After Cabela’s, we drove to the top of Hawk Mountain, a nearby bird sanctuary on a migratory route. The AT goes over the shoulder of this mountain. As for hiking to that junction, well, I’m in no shape for “steep and rocky” these days. I know that Tim hiked the section by Port Clinton. I don’t know if he explored Hawk Mountain but it is a beautiful place and I scattered what I had left, maybe a tablespoon or so, at the South Overlook.
In both cases, something amazing happened. Cremains are distinctive, if you have seen them. In both cases, what was left of Tim vanished within a few seconds, no trace of him. That will happen to all of us someday. At the South Overlook, a slight breeze carried him into the valley below, and for just a moment, I heard Tim again, felt a gulp of joy and a bit less weight on my back. When I set Tim free, I also set myself free.

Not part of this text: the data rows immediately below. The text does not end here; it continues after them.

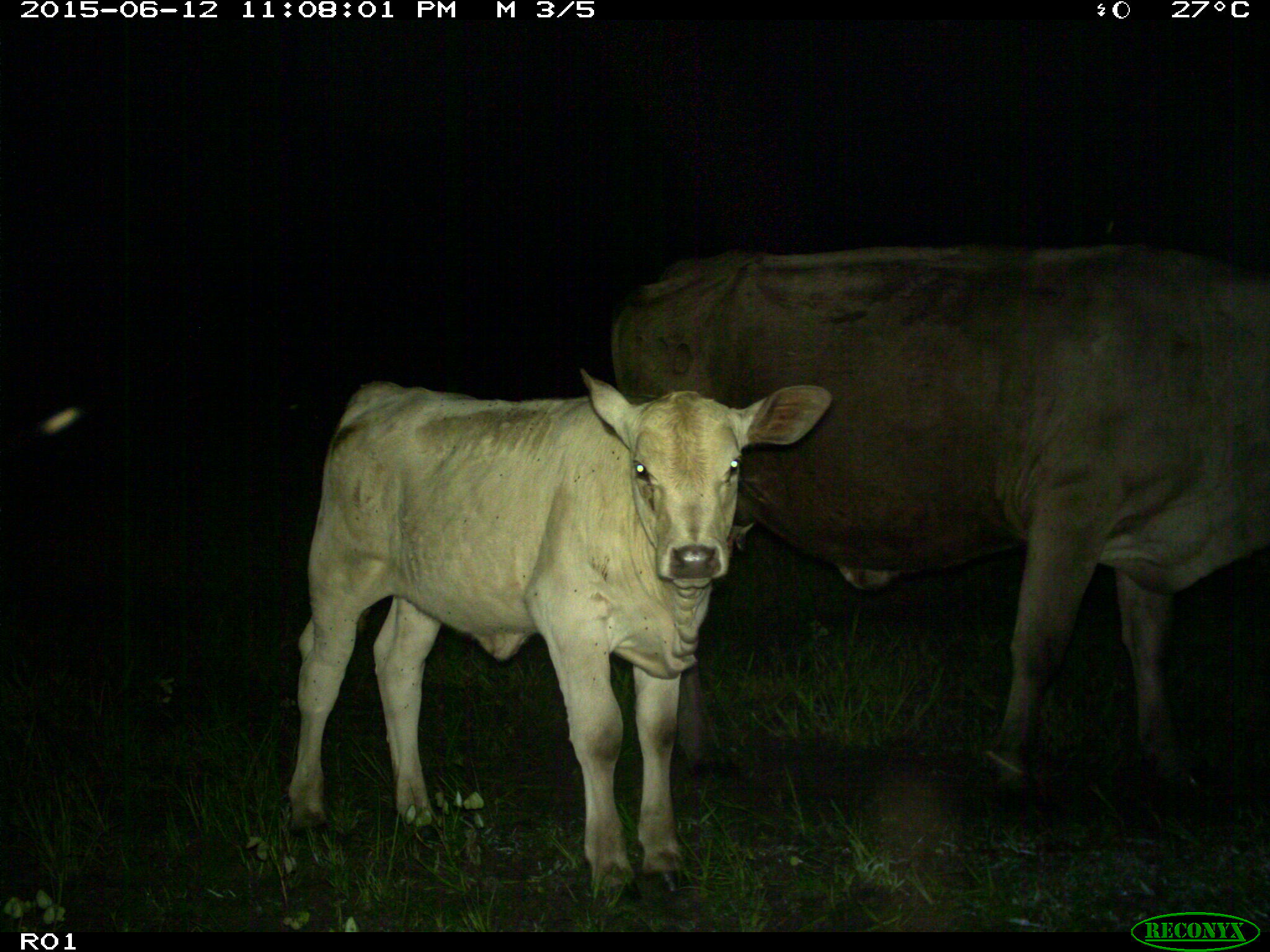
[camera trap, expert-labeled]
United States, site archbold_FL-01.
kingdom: Animalia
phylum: Chordata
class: Mammalia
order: Artiodactyla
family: Bovidae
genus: Bos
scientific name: Bos taurus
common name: domestic cow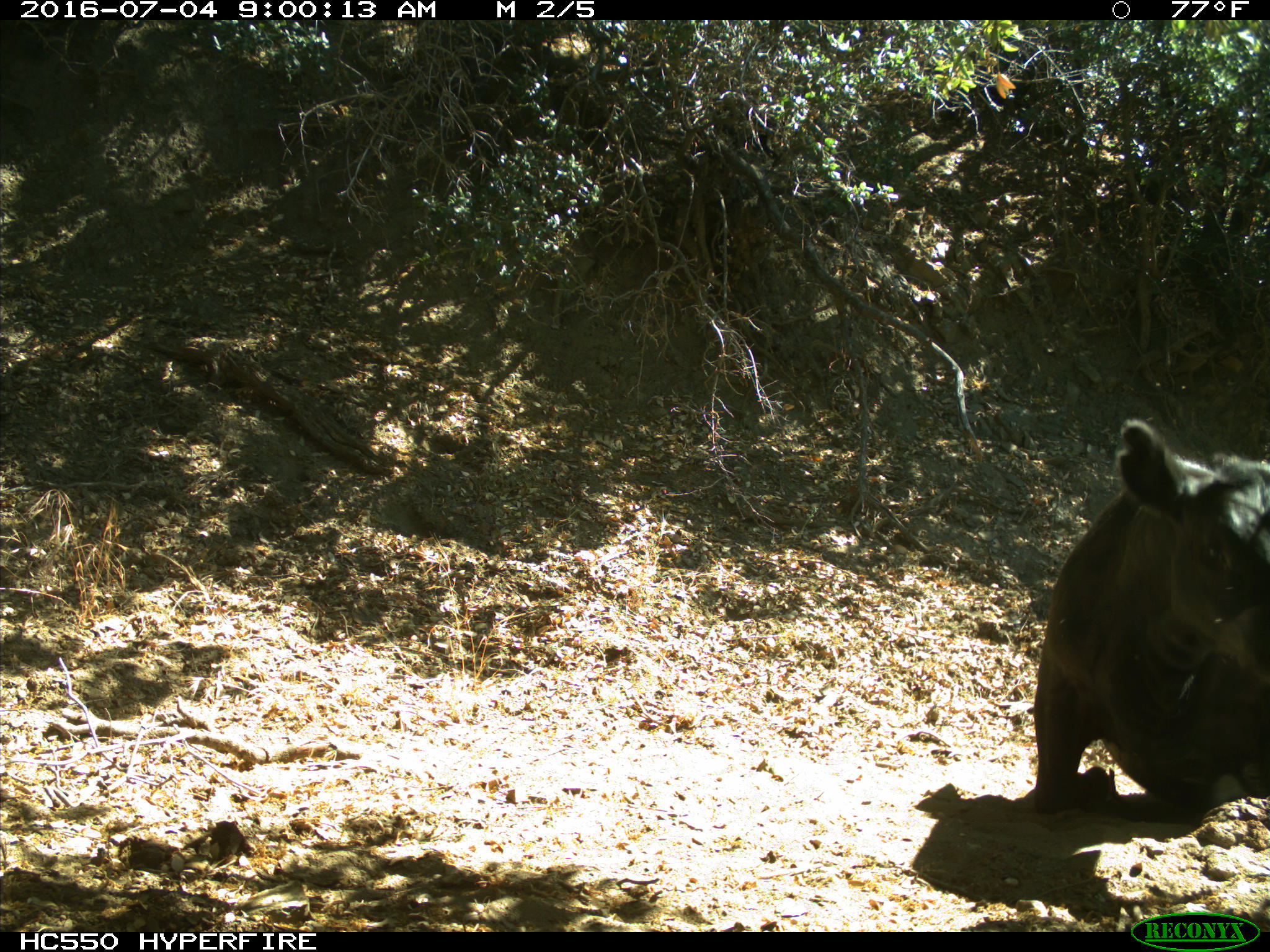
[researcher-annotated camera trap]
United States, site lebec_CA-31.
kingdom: Animalia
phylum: Chordata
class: Mammalia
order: Artiodactyla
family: Bovidae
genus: Bos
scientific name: Bos taurus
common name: domestic cow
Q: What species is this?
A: Bos taurus (domestic cow).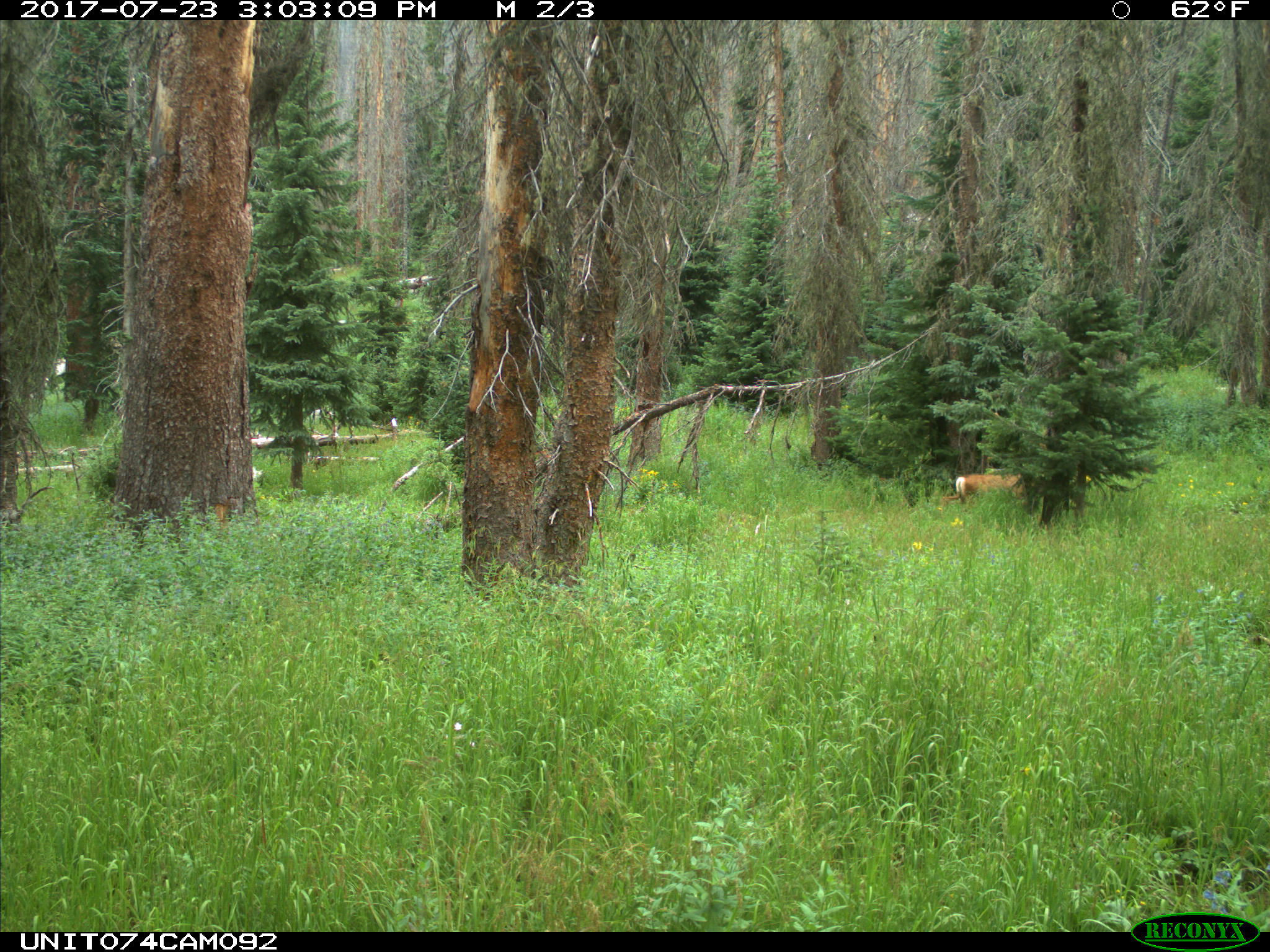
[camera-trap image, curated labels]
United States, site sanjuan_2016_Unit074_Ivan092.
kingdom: Animalia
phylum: Chordata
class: Mammalia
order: Artiodactyla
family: Cervidae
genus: Odocoileus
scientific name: Odocoileus hemionus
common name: mule deer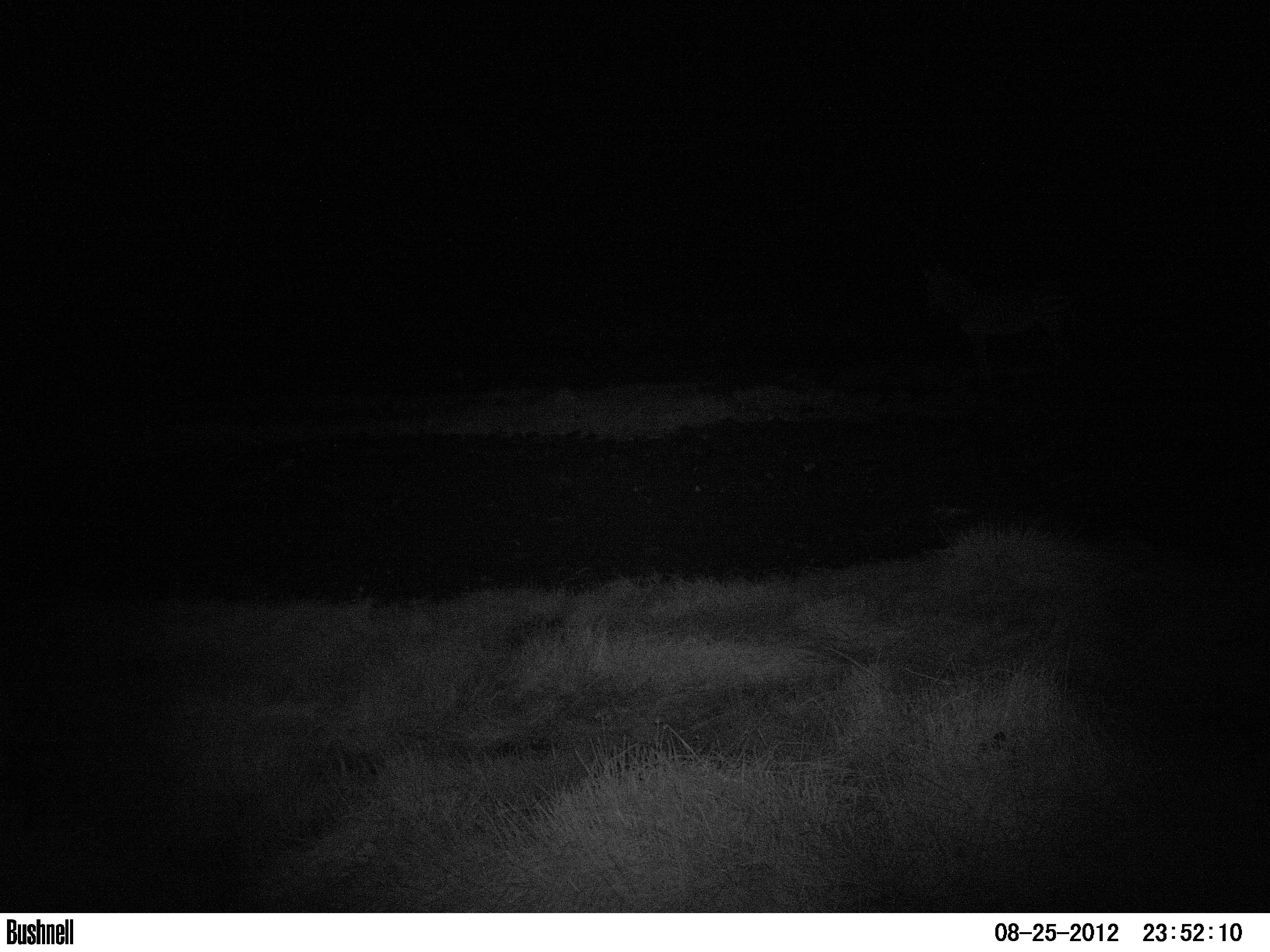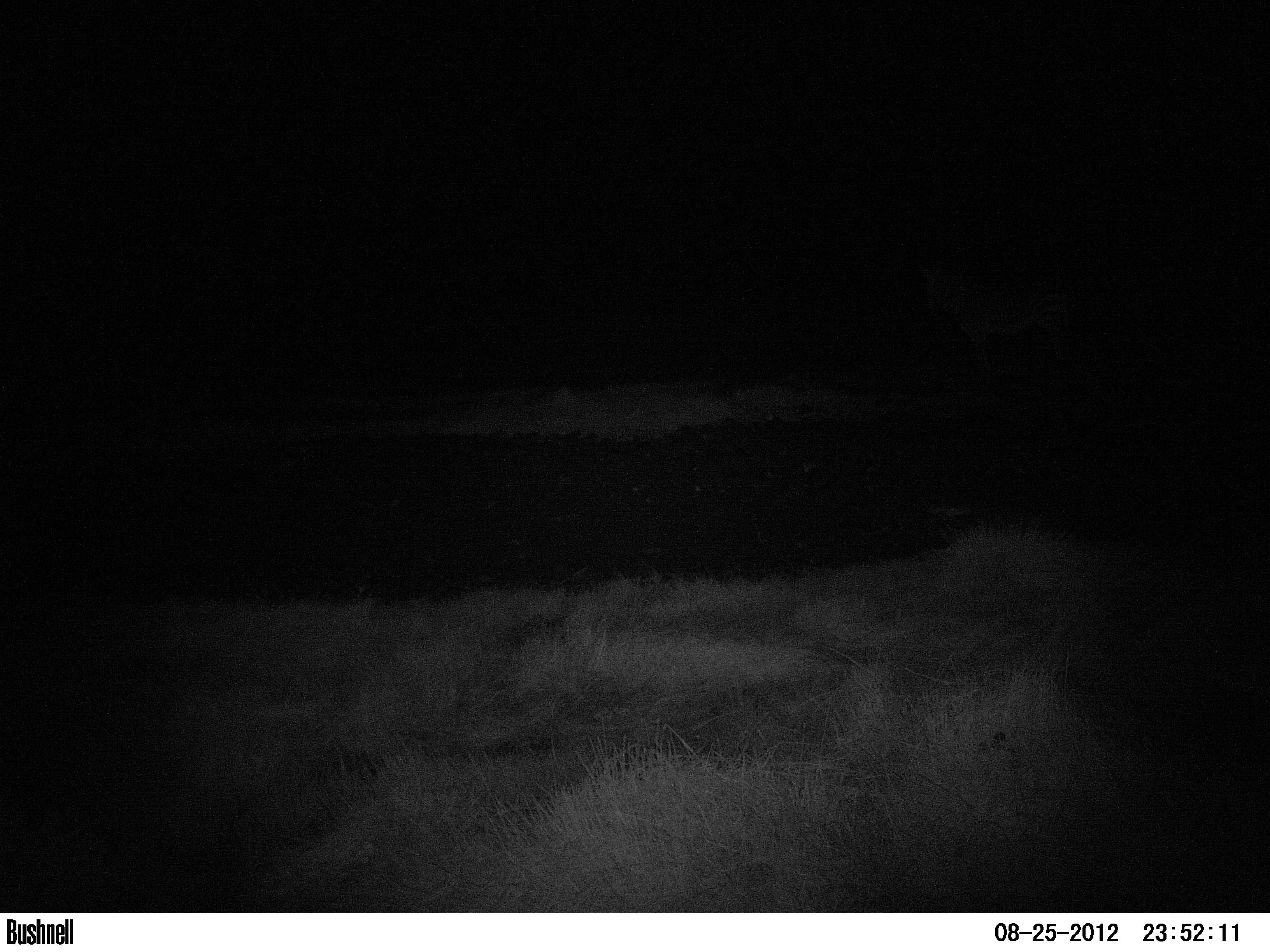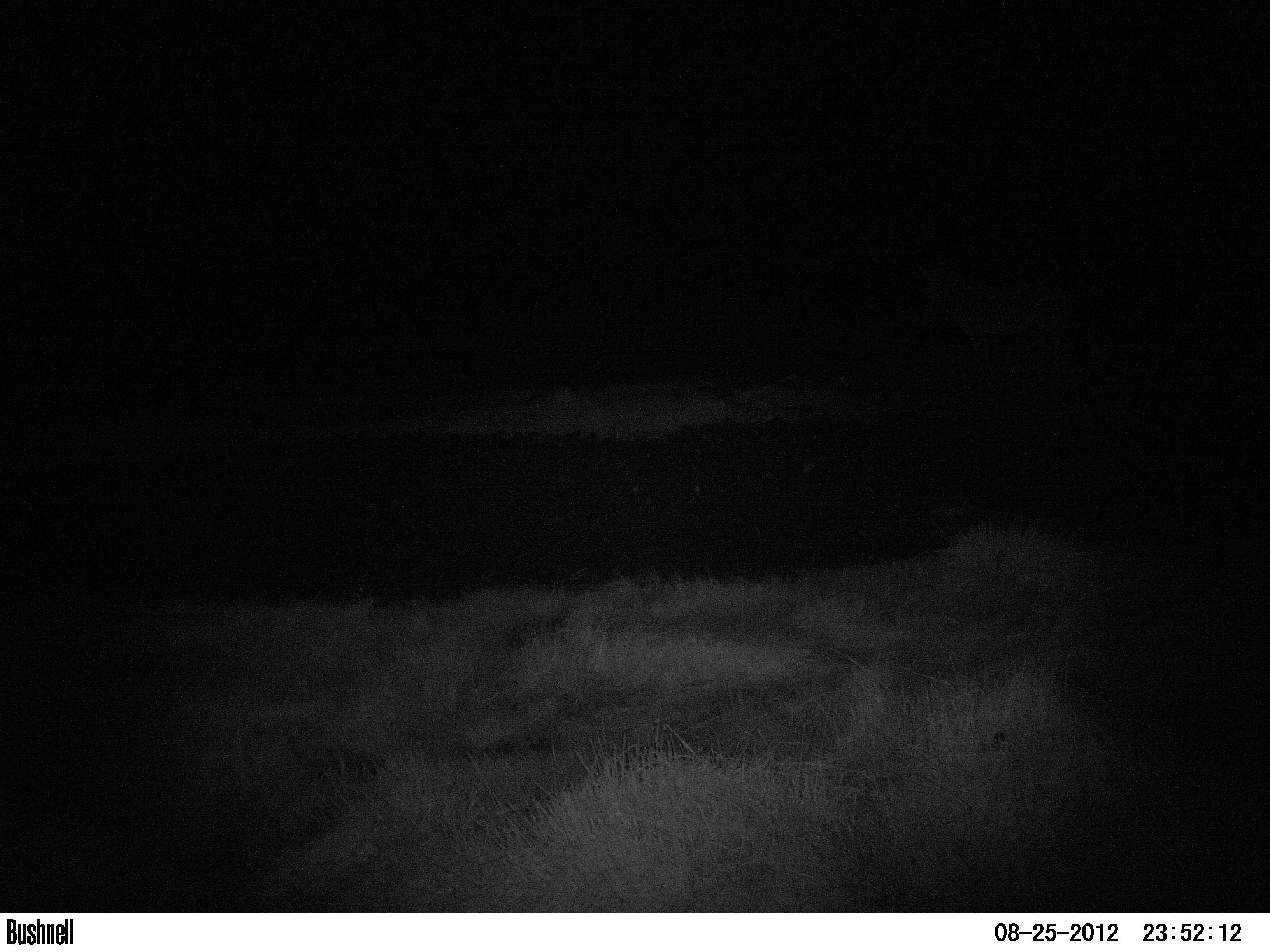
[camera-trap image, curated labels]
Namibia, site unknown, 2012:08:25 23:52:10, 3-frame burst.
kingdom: Animalia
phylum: Chordata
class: Mammalia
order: Perissodactyla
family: Equidae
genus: Equus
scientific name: Equus zebra hartmannae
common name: hartmann's mountain zebra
Equus zebra hartmannae (hartmann's mountain zebra).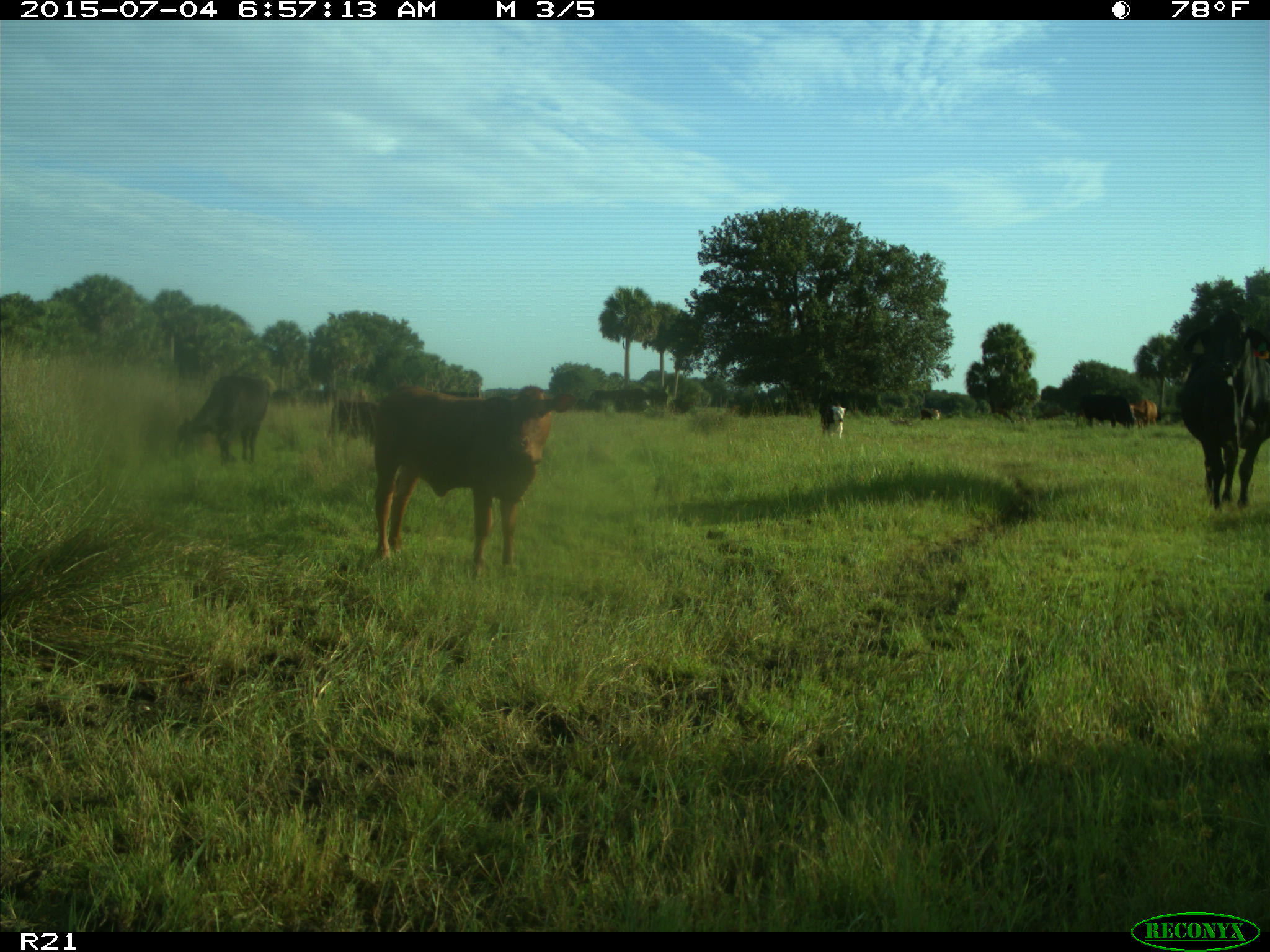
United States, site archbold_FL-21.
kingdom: Animalia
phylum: Chordata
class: Mammalia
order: Artiodactyla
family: Bovidae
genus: Bos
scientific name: Bos taurus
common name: domestic cow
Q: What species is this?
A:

That distaste for being stuck that he had? Not a problem. If the four AT hikers somehow missed him, it’s OK, because there have been storms since that day. As for the South Outlook, Tim was gone in a heartbeat. I have included pictures of the places, but, to borrow a line from Legends of the Fall, his grave is unmarked but it doesn’t matter. Tim isn’t there.
I hope to see him again one day. Rest easy, brother.
Appalachian Trail at Port Clinton, PA
Farley, F. (1986). The big T in personality. Psychology Today, 44-52.